As well as materialism, I sense that another major factor behind the riots is deep cynicism about the system: not only about Government, but business and institutions generally.  I have some sympathy with this: there are plenty of reasons why any of us could feel that business and the Government consider their own interests, or the elite’s, not the people in general.  There is an excellent piece by Peter Oborne, commenting that moral decay is bad at the top of our society, as well as the bottom, see his article here.   However, instead of waiting on action from the top, I believe we urgently need to strengthen the qualities of community and mutual support at a local level.  Just because the big players are not going to look out for the man in the street, doesn’t mean we have to start rioting. 

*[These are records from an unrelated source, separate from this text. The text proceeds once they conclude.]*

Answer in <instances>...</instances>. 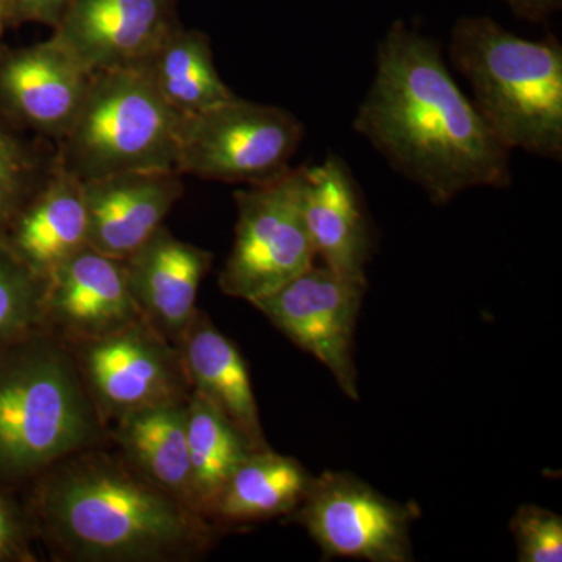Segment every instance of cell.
<instances>
[{
    "mask_svg": "<svg viewBox=\"0 0 562 562\" xmlns=\"http://www.w3.org/2000/svg\"><path fill=\"white\" fill-rule=\"evenodd\" d=\"M353 131L435 205L475 188L512 184V151L453 80L438 41L405 22L395 21L379 43Z\"/></svg>",
    "mask_w": 562,
    "mask_h": 562,
    "instance_id": "6da1fadb",
    "label": "cell"
},
{
    "mask_svg": "<svg viewBox=\"0 0 562 562\" xmlns=\"http://www.w3.org/2000/svg\"><path fill=\"white\" fill-rule=\"evenodd\" d=\"M80 452L58 462L40 490L44 531L79 561L190 560L214 528L127 460Z\"/></svg>",
    "mask_w": 562,
    "mask_h": 562,
    "instance_id": "7a4b0ae2",
    "label": "cell"
},
{
    "mask_svg": "<svg viewBox=\"0 0 562 562\" xmlns=\"http://www.w3.org/2000/svg\"><path fill=\"white\" fill-rule=\"evenodd\" d=\"M449 55L503 147L561 161L560 40H525L491 18L465 16L453 25Z\"/></svg>",
    "mask_w": 562,
    "mask_h": 562,
    "instance_id": "3957f363",
    "label": "cell"
},
{
    "mask_svg": "<svg viewBox=\"0 0 562 562\" xmlns=\"http://www.w3.org/2000/svg\"><path fill=\"white\" fill-rule=\"evenodd\" d=\"M102 419L77 362L33 333L0 355V482H16L90 450Z\"/></svg>",
    "mask_w": 562,
    "mask_h": 562,
    "instance_id": "277c9868",
    "label": "cell"
},
{
    "mask_svg": "<svg viewBox=\"0 0 562 562\" xmlns=\"http://www.w3.org/2000/svg\"><path fill=\"white\" fill-rule=\"evenodd\" d=\"M183 117L143 68L92 74L55 161L81 181L132 171H177Z\"/></svg>",
    "mask_w": 562,
    "mask_h": 562,
    "instance_id": "5b68a950",
    "label": "cell"
},
{
    "mask_svg": "<svg viewBox=\"0 0 562 562\" xmlns=\"http://www.w3.org/2000/svg\"><path fill=\"white\" fill-rule=\"evenodd\" d=\"M303 135L305 127L290 111L236 95L181 120L177 171L225 183H268L292 169Z\"/></svg>",
    "mask_w": 562,
    "mask_h": 562,
    "instance_id": "8992f818",
    "label": "cell"
},
{
    "mask_svg": "<svg viewBox=\"0 0 562 562\" xmlns=\"http://www.w3.org/2000/svg\"><path fill=\"white\" fill-rule=\"evenodd\" d=\"M235 241L220 286L224 294L251 303L314 265L316 251L301 205V168L235 192Z\"/></svg>",
    "mask_w": 562,
    "mask_h": 562,
    "instance_id": "52a82bcc",
    "label": "cell"
},
{
    "mask_svg": "<svg viewBox=\"0 0 562 562\" xmlns=\"http://www.w3.org/2000/svg\"><path fill=\"white\" fill-rule=\"evenodd\" d=\"M417 514L416 506L384 497L349 472H324L314 476L294 519L324 557L409 562V525Z\"/></svg>",
    "mask_w": 562,
    "mask_h": 562,
    "instance_id": "ba28073f",
    "label": "cell"
},
{
    "mask_svg": "<svg viewBox=\"0 0 562 562\" xmlns=\"http://www.w3.org/2000/svg\"><path fill=\"white\" fill-rule=\"evenodd\" d=\"M77 346V368L102 420L191 395L179 350L146 321Z\"/></svg>",
    "mask_w": 562,
    "mask_h": 562,
    "instance_id": "9c48e42d",
    "label": "cell"
},
{
    "mask_svg": "<svg viewBox=\"0 0 562 562\" xmlns=\"http://www.w3.org/2000/svg\"><path fill=\"white\" fill-rule=\"evenodd\" d=\"M368 283L312 266L251 305L330 371L347 397L358 401L353 336Z\"/></svg>",
    "mask_w": 562,
    "mask_h": 562,
    "instance_id": "30bf717a",
    "label": "cell"
},
{
    "mask_svg": "<svg viewBox=\"0 0 562 562\" xmlns=\"http://www.w3.org/2000/svg\"><path fill=\"white\" fill-rule=\"evenodd\" d=\"M179 0H69L54 38L88 74L144 68L179 27Z\"/></svg>",
    "mask_w": 562,
    "mask_h": 562,
    "instance_id": "8fae6325",
    "label": "cell"
},
{
    "mask_svg": "<svg viewBox=\"0 0 562 562\" xmlns=\"http://www.w3.org/2000/svg\"><path fill=\"white\" fill-rule=\"evenodd\" d=\"M146 321L122 260L81 247L47 277L44 327L69 342L102 338Z\"/></svg>",
    "mask_w": 562,
    "mask_h": 562,
    "instance_id": "7c38bea8",
    "label": "cell"
},
{
    "mask_svg": "<svg viewBox=\"0 0 562 562\" xmlns=\"http://www.w3.org/2000/svg\"><path fill=\"white\" fill-rule=\"evenodd\" d=\"M87 243L106 257L125 260L151 238L183 194L173 171L111 173L83 181Z\"/></svg>",
    "mask_w": 562,
    "mask_h": 562,
    "instance_id": "4fadbf2b",
    "label": "cell"
},
{
    "mask_svg": "<svg viewBox=\"0 0 562 562\" xmlns=\"http://www.w3.org/2000/svg\"><path fill=\"white\" fill-rule=\"evenodd\" d=\"M301 205L306 231L324 266L346 279L368 283L371 232L357 180L338 155L301 168Z\"/></svg>",
    "mask_w": 562,
    "mask_h": 562,
    "instance_id": "5bb4252c",
    "label": "cell"
},
{
    "mask_svg": "<svg viewBox=\"0 0 562 562\" xmlns=\"http://www.w3.org/2000/svg\"><path fill=\"white\" fill-rule=\"evenodd\" d=\"M122 261L144 319L166 341L179 344L198 312L199 288L213 262L211 251L180 241L160 227Z\"/></svg>",
    "mask_w": 562,
    "mask_h": 562,
    "instance_id": "9a60e30c",
    "label": "cell"
},
{
    "mask_svg": "<svg viewBox=\"0 0 562 562\" xmlns=\"http://www.w3.org/2000/svg\"><path fill=\"white\" fill-rule=\"evenodd\" d=\"M177 346L191 391L224 414L254 452L271 449L262 432L246 361L235 342L198 310Z\"/></svg>",
    "mask_w": 562,
    "mask_h": 562,
    "instance_id": "2e32d148",
    "label": "cell"
},
{
    "mask_svg": "<svg viewBox=\"0 0 562 562\" xmlns=\"http://www.w3.org/2000/svg\"><path fill=\"white\" fill-rule=\"evenodd\" d=\"M91 74L54 38L18 52L0 72L14 110L38 131L60 139L79 111Z\"/></svg>",
    "mask_w": 562,
    "mask_h": 562,
    "instance_id": "e0dca14e",
    "label": "cell"
},
{
    "mask_svg": "<svg viewBox=\"0 0 562 562\" xmlns=\"http://www.w3.org/2000/svg\"><path fill=\"white\" fill-rule=\"evenodd\" d=\"M83 181L55 161L49 179L14 227V254L44 279L81 247L88 246Z\"/></svg>",
    "mask_w": 562,
    "mask_h": 562,
    "instance_id": "ac0fdd59",
    "label": "cell"
},
{
    "mask_svg": "<svg viewBox=\"0 0 562 562\" xmlns=\"http://www.w3.org/2000/svg\"><path fill=\"white\" fill-rule=\"evenodd\" d=\"M188 398L162 402L125 414L117 419L114 438L125 460L161 490L201 513L188 450Z\"/></svg>",
    "mask_w": 562,
    "mask_h": 562,
    "instance_id": "d6986e66",
    "label": "cell"
},
{
    "mask_svg": "<svg viewBox=\"0 0 562 562\" xmlns=\"http://www.w3.org/2000/svg\"><path fill=\"white\" fill-rule=\"evenodd\" d=\"M313 479L294 458L271 449L251 452L222 486L211 506L210 519L246 524L294 514Z\"/></svg>",
    "mask_w": 562,
    "mask_h": 562,
    "instance_id": "ffe728a7",
    "label": "cell"
},
{
    "mask_svg": "<svg viewBox=\"0 0 562 562\" xmlns=\"http://www.w3.org/2000/svg\"><path fill=\"white\" fill-rule=\"evenodd\" d=\"M143 69L181 117L194 116L236 98L217 72L209 36L181 25L169 33Z\"/></svg>",
    "mask_w": 562,
    "mask_h": 562,
    "instance_id": "44dd1931",
    "label": "cell"
},
{
    "mask_svg": "<svg viewBox=\"0 0 562 562\" xmlns=\"http://www.w3.org/2000/svg\"><path fill=\"white\" fill-rule=\"evenodd\" d=\"M187 438L199 509L210 519L222 486L254 450L235 425L195 392L188 398Z\"/></svg>",
    "mask_w": 562,
    "mask_h": 562,
    "instance_id": "7402d4cb",
    "label": "cell"
},
{
    "mask_svg": "<svg viewBox=\"0 0 562 562\" xmlns=\"http://www.w3.org/2000/svg\"><path fill=\"white\" fill-rule=\"evenodd\" d=\"M47 279L14 255L0 254V355L44 328Z\"/></svg>",
    "mask_w": 562,
    "mask_h": 562,
    "instance_id": "603a6c76",
    "label": "cell"
},
{
    "mask_svg": "<svg viewBox=\"0 0 562 562\" xmlns=\"http://www.w3.org/2000/svg\"><path fill=\"white\" fill-rule=\"evenodd\" d=\"M520 562L562 561V517L538 505L517 508L509 524Z\"/></svg>",
    "mask_w": 562,
    "mask_h": 562,
    "instance_id": "cb8c5ba5",
    "label": "cell"
},
{
    "mask_svg": "<svg viewBox=\"0 0 562 562\" xmlns=\"http://www.w3.org/2000/svg\"><path fill=\"white\" fill-rule=\"evenodd\" d=\"M31 173L27 155L0 128V224L9 220Z\"/></svg>",
    "mask_w": 562,
    "mask_h": 562,
    "instance_id": "d4e9b609",
    "label": "cell"
},
{
    "mask_svg": "<svg viewBox=\"0 0 562 562\" xmlns=\"http://www.w3.org/2000/svg\"><path fill=\"white\" fill-rule=\"evenodd\" d=\"M24 524L14 506L0 497V561H32Z\"/></svg>",
    "mask_w": 562,
    "mask_h": 562,
    "instance_id": "484cf974",
    "label": "cell"
},
{
    "mask_svg": "<svg viewBox=\"0 0 562 562\" xmlns=\"http://www.w3.org/2000/svg\"><path fill=\"white\" fill-rule=\"evenodd\" d=\"M69 0H9L10 10L16 11L22 18L55 27L68 7Z\"/></svg>",
    "mask_w": 562,
    "mask_h": 562,
    "instance_id": "4316f807",
    "label": "cell"
},
{
    "mask_svg": "<svg viewBox=\"0 0 562 562\" xmlns=\"http://www.w3.org/2000/svg\"><path fill=\"white\" fill-rule=\"evenodd\" d=\"M520 20L543 22L561 9L562 0H503Z\"/></svg>",
    "mask_w": 562,
    "mask_h": 562,
    "instance_id": "83f0119b",
    "label": "cell"
},
{
    "mask_svg": "<svg viewBox=\"0 0 562 562\" xmlns=\"http://www.w3.org/2000/svg\"><path fill=\"white\" fill-rule=\"evenodd\" d=\"M10 13L9 0H0V24L5 20L7 14Z\"/></svg>",
    "mask_w": 562,
    "mask_h": 562,
    "instance_id": "f1b7e54d",
    "label": "cell"
}]
</instances>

Many crises provoke progress, and let’s hope fervently that this one does.  One systemic insight comes from The Spirit Level, a recent UK book by Williamson and Pickett.  It shows that developed countries with higher levels of financial inequality have considerably higher levels of violence and other social problems.  Such countries include the UK and US: they also show that relatively small worsening or improvement in the level of inequality can have big effects on the levels of violence and other social problems.

If you have read my earlier blog about the Hubbert Curve, you will know that I am deeply worried about the future outlook anyway: the impact of major, long-term global economic recession and soaring prices for fuel and most other things is likely to create massive social upheaval: and if these riots arise from the recession so far, heaven help us when things get seriously bad economically.

The burning question is, now what?  Here are a few of my ideas:
  • We need a local network of voluntary groups to provide civil support: helping with the impact of riots, floods, and the range of major challenges ahead.  Such groups will need organisation and equipment, but ideally they should be rooted in their locality, not seen as an arm of government.  They will need some independent guidelines and monitoring so that they do not become sectional or vigilante groups.
  • Aim to teach children at school, probably at 8 – 10 years, why mutual support locally matters, and how to give it to each other; why respect for property and the law matters, even if you feel unfairly treated; and where wellbeing comes from – it’s not about money, and this is a researched fact.  Somehow, this needs to be done without sounding like Establishment propaganda.
  • Get creative about community training and work experience for teenagers.  Work placements and gap years are now common: there must be a way to get youth involved in constructive work which engages them with wider social needs, and gives them positives skills.
  • Given the high re-offending rate, and steep cost, of prison terms, use community service and meetings with victims as the preferred option for the less serious offenders in the current troubles.